● **Udostępnione dane**
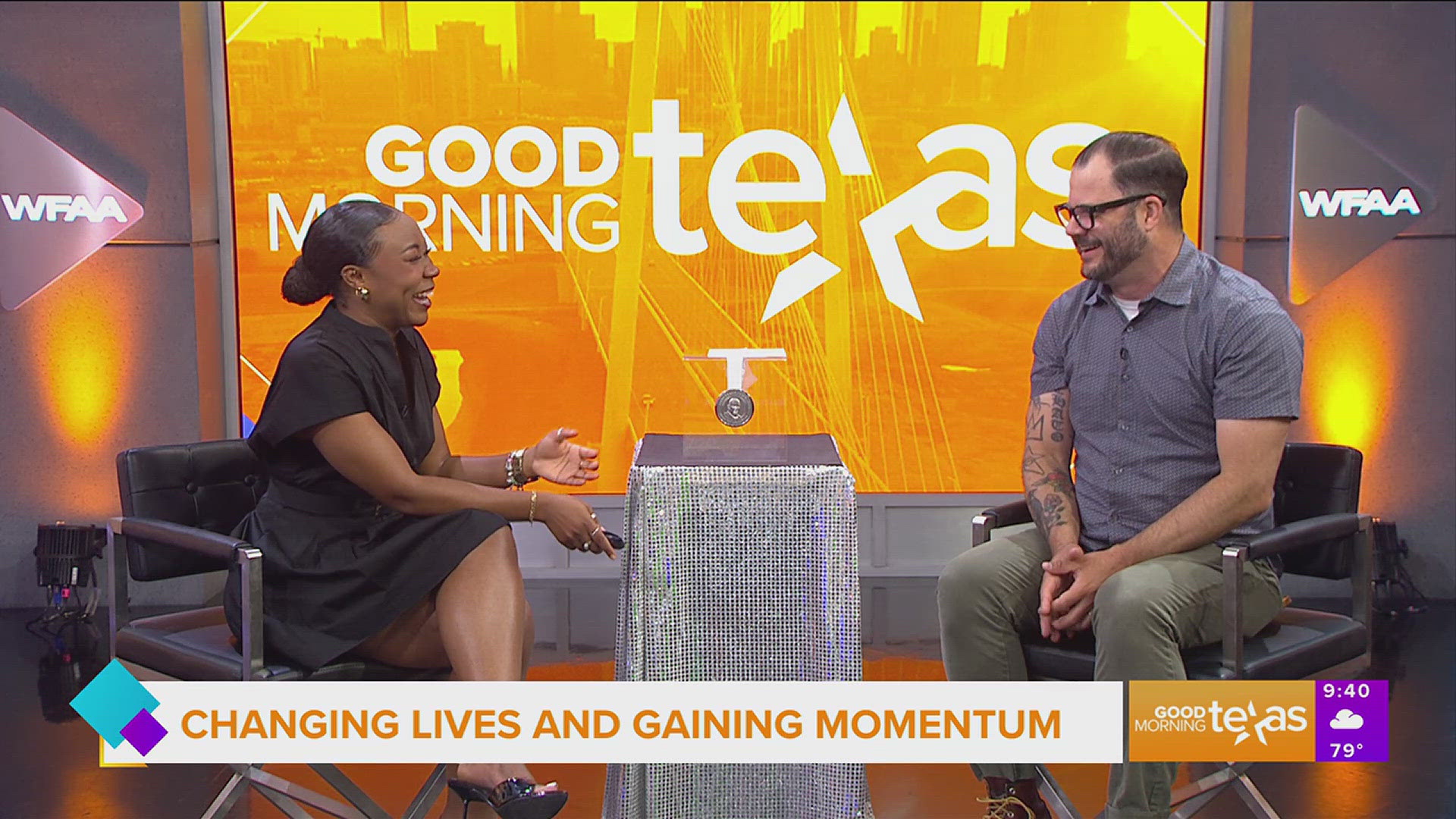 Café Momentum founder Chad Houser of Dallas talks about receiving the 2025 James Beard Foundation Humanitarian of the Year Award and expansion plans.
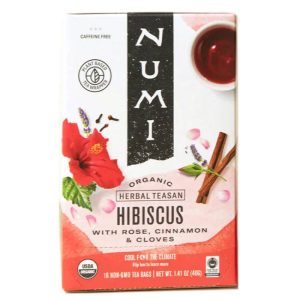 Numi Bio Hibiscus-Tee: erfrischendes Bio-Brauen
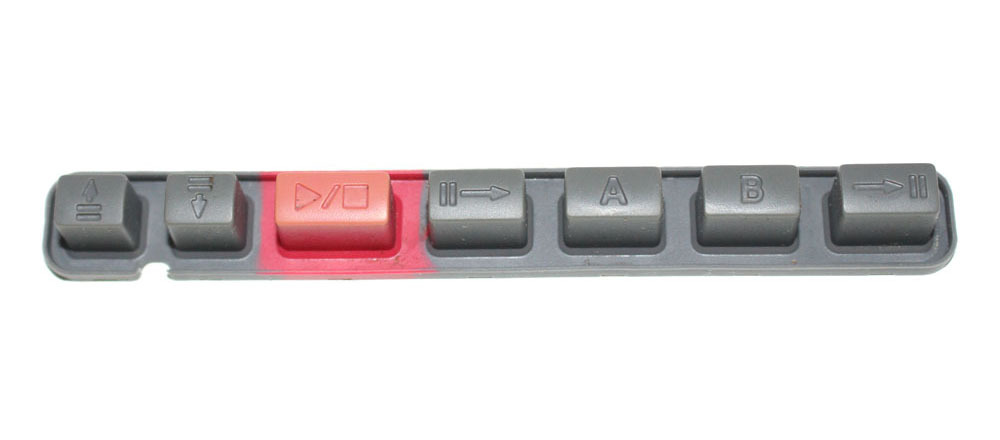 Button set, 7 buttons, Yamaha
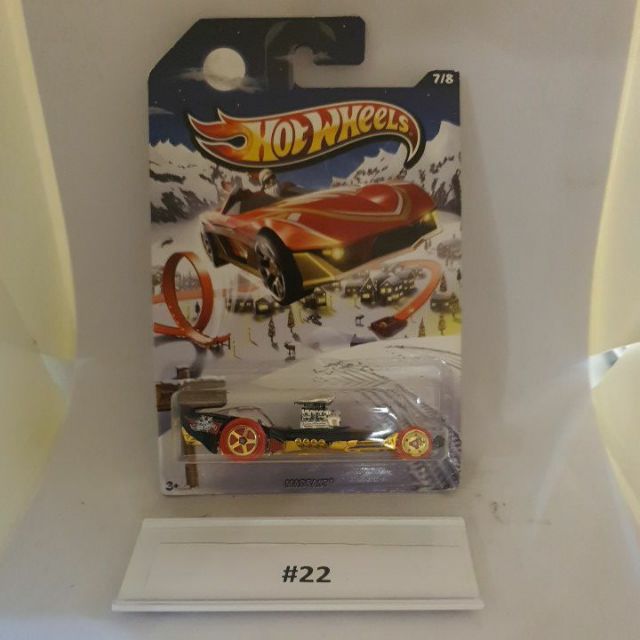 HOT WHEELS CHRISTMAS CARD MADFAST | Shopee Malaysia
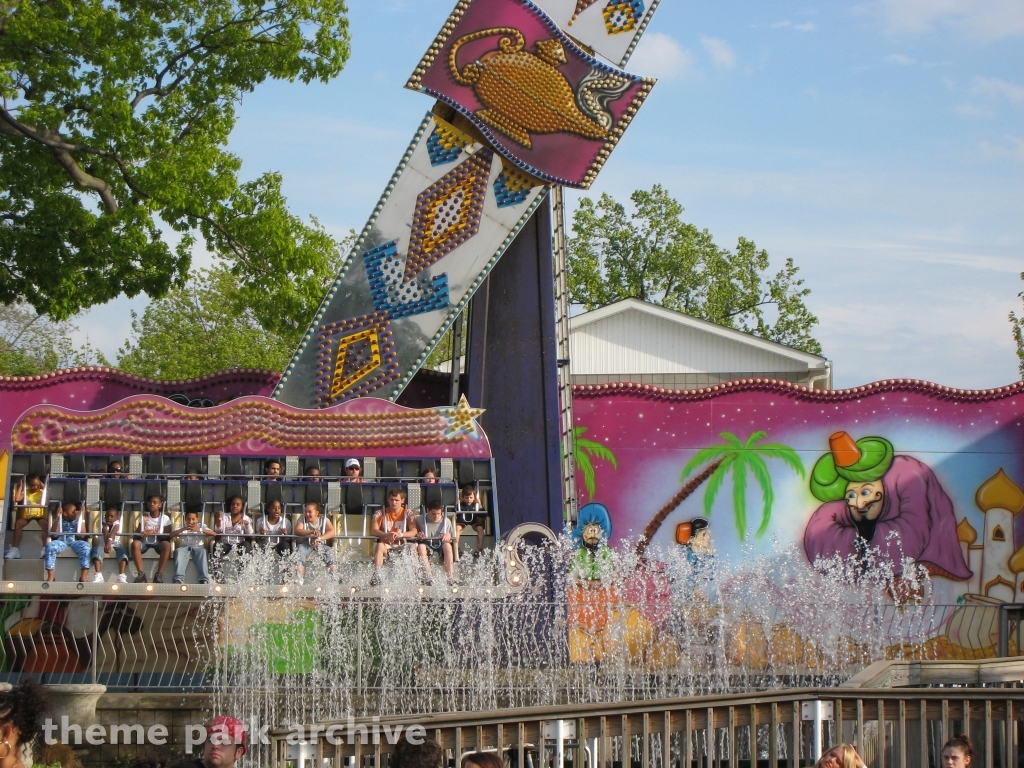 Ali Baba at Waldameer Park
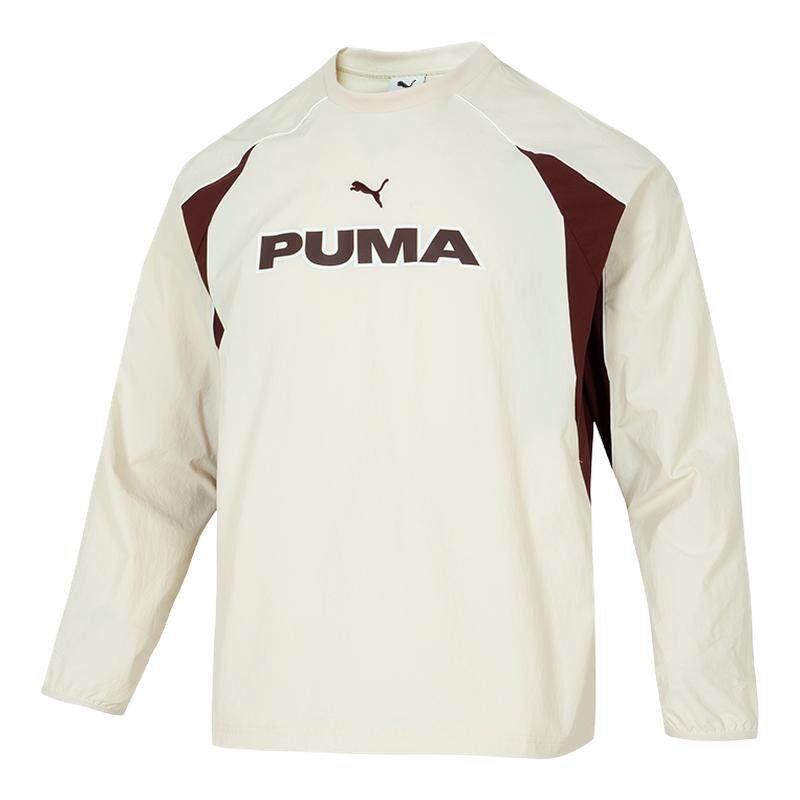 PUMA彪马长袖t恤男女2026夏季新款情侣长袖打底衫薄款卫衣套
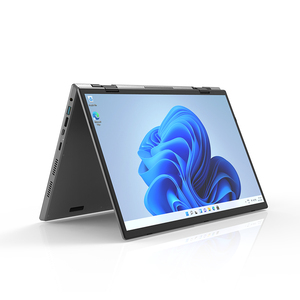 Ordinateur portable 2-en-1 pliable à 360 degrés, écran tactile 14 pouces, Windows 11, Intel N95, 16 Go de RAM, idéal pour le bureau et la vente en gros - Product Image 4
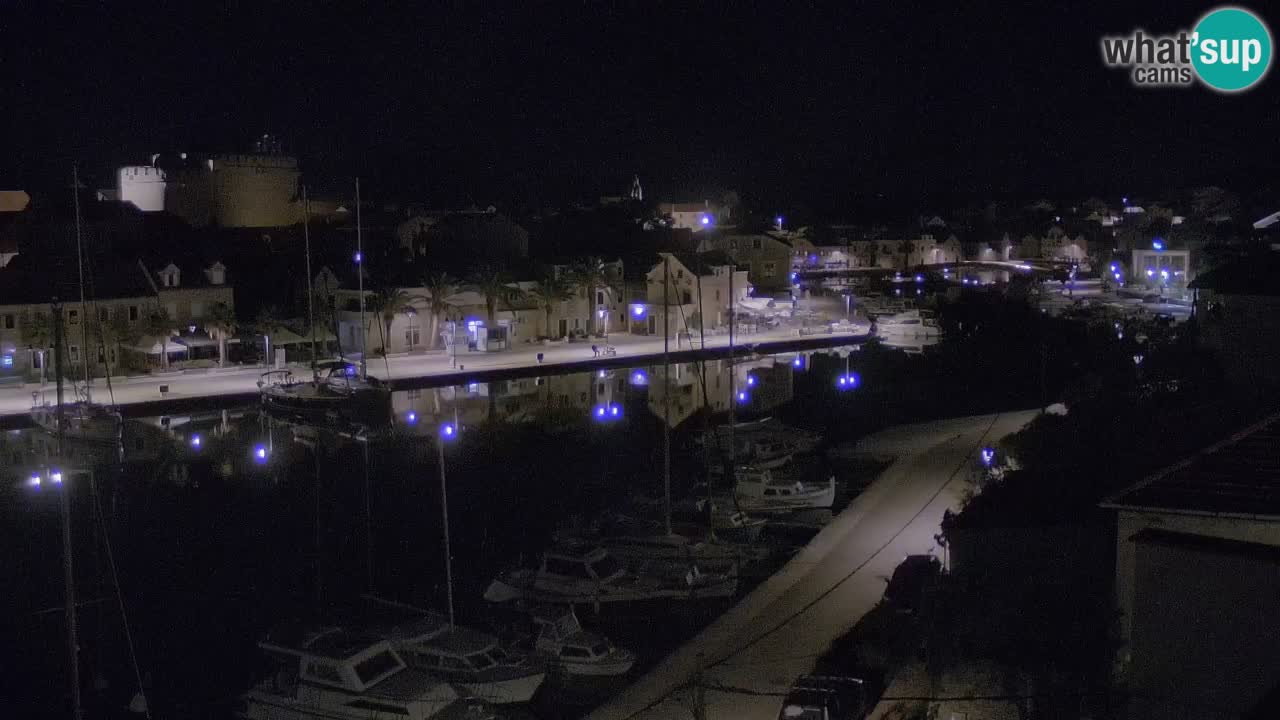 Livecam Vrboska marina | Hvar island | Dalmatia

● **Treść zadania**
Przepisz dokładnie wszystkie powyższe dane, pomijając w odpowiedzi obrazy.

● **Rozwiązanie zadania**
 Café Momentum founder Chad Houser of Dallas talks about receiving the 2025 James Beard Foundation Humanitarian of the Year Award and expansion plans.
 Numi Bio Hibiscus-Tee: erfrischendes Bio-Brauen
 Button set, 7 buttons, Yamaha
 HOT WHEELS CHRISTMAS CARD MADFAST | Shopee Malaysia
 Ali Baba at Waldameer Park
 PUMA彪马长袖t恤男女2026夏季新款情侣长袖打底衫薄款卫衣套
 Ordinateur portable 2-en-1 pliable à 360 degrés, écran tactile 14 pouces, Windows 11, Intel N95, 16 Go de RAM, idéal pour le bureau et la vente en gros - Product Image 4
 Livecam Vrboska marina | Hvar island | Dalmatia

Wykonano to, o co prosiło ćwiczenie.